Result: You must bill this encounter under the NP's PIN, says Carol Pohlig BSN, RN, CPC, a senior coding and education specialist at the University of Pennsylvania's department of medicine in Philadelphia. Because the physician didn't establish a plan of care for any of the patient's medical problems, this situation doesn't meet Medicare's incident-to guidelines, she says. Report code 93000 (Electrocardiogram, routine ECG with at least 12 leads; with interpretation and report) for the ECG and 786.50 (Chest pain, unspecified) for the symptom that led to the ECG.
Do this: Tell your NPs to note which physician was present in the office while they performed their services on the patient's chart, Pohlig suggests. This will save you from looking through schedules to find which physician was present for supervision, she says.
When the physician who supervises the NP's services isn't the same internist who ordered the initial services or laid out the patient's treatment plan, you might be confused about whose PIN you should bill under. Despite CMS' flip-flopping guidance on this subject, our experts say that you should always bill under the supervising physician's PIN.
Scenario C: A 68-year-old patient has an initial visit with Dr.

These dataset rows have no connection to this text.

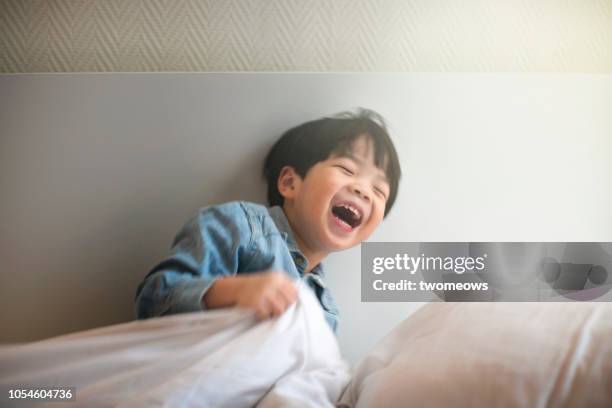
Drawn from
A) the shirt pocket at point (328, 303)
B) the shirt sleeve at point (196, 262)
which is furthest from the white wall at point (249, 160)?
the shirt sleeve at point (196, 262)

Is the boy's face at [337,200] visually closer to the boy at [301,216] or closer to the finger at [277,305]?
the boy at [301,216]

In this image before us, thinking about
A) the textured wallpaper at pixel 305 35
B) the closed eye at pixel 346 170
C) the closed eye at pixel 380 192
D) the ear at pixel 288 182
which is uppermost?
the textured wallpaper at pixel 305 35

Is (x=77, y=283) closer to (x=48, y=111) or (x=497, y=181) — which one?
(x=48, y=111)

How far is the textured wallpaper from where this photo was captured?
0.93 meters

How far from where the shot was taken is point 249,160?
857 millimetres

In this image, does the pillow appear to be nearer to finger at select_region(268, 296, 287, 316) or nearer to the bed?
the bed

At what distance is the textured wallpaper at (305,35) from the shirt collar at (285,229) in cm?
30

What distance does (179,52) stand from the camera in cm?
93

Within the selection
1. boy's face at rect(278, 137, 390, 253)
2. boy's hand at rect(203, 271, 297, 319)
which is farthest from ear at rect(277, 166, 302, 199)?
boy's hand at rect(203, 271, 297, 319)

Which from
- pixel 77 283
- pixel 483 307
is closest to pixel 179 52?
pixel 77 283

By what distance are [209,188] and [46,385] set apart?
46 cm

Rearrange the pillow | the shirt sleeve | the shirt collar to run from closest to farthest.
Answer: the pillow < the shirt sleeve < the shirt collar

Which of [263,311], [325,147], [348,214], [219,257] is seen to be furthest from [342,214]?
[263,311]

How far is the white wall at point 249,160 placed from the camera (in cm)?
82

Jones to evaluate her emphysema 492.0 (Emphysematous bleb). He schedules her to come in for a nebulizer treatment the following week. Dr. Jones is on vacation the day of the patient's appointment with the NP, but Dr. Smith is present in the office suite.
In this case, you would still bill the NP's services as incident-to - but under Dr. Smith's PIN, Pohlig says. Report 94640 (Pressurized or nonpressurized inhalation treatment for acute airway obstruction or for sputum induction for diagnostic purposes [e.g., with an aerosol generator, nebulizer, metered dose inhaler or intermittent positive pressure breathing (IPPB) device]) for the nebulizer treatment. You can bill for the inhalation drug using J7613 (Albuterol, inhalation solution, administered through DME, unit dose, 1 mg).
Snag: If no physician is present in the office during the patient's visit with the NP - or the internist is only present during part of the visit - you must bill the visit under the NP's PIN, Pohlig says.
Scenario D: While an internist is present in the office suite, a patient sees the NP for a blood pressure check and to re-evaluate his hypertension 401.9 (Essential hypertension, unspecified) as a part of an established treatment plan. During the visit, the patient asks for a hepatitis A and hepatitis B vaccination and the NP gives him the shot.
Even though the original reason for the visit followed the internist's established course of care, you cannot bill the visit incident-to because the nurse gave the patient the hepatitis vaccine without a previous direct order from the internist.
Code it this way: Report the appropriate E/M code (99211-99215) for the hypertension re-evaluation. Then, report 90471 (Immunization administration [includes percutaneous, intradermal, subcutaneous, or intramuscular injections]; one vaccine [single or combination vaccine/toxoid]) for the vaccine administration and 90636 (Hepatitis A and hepatitis B vaccine [HepA-HepB], adult dosage, for intramuscular use) for the vaccine itself. Bill this claim under the NP's PIN.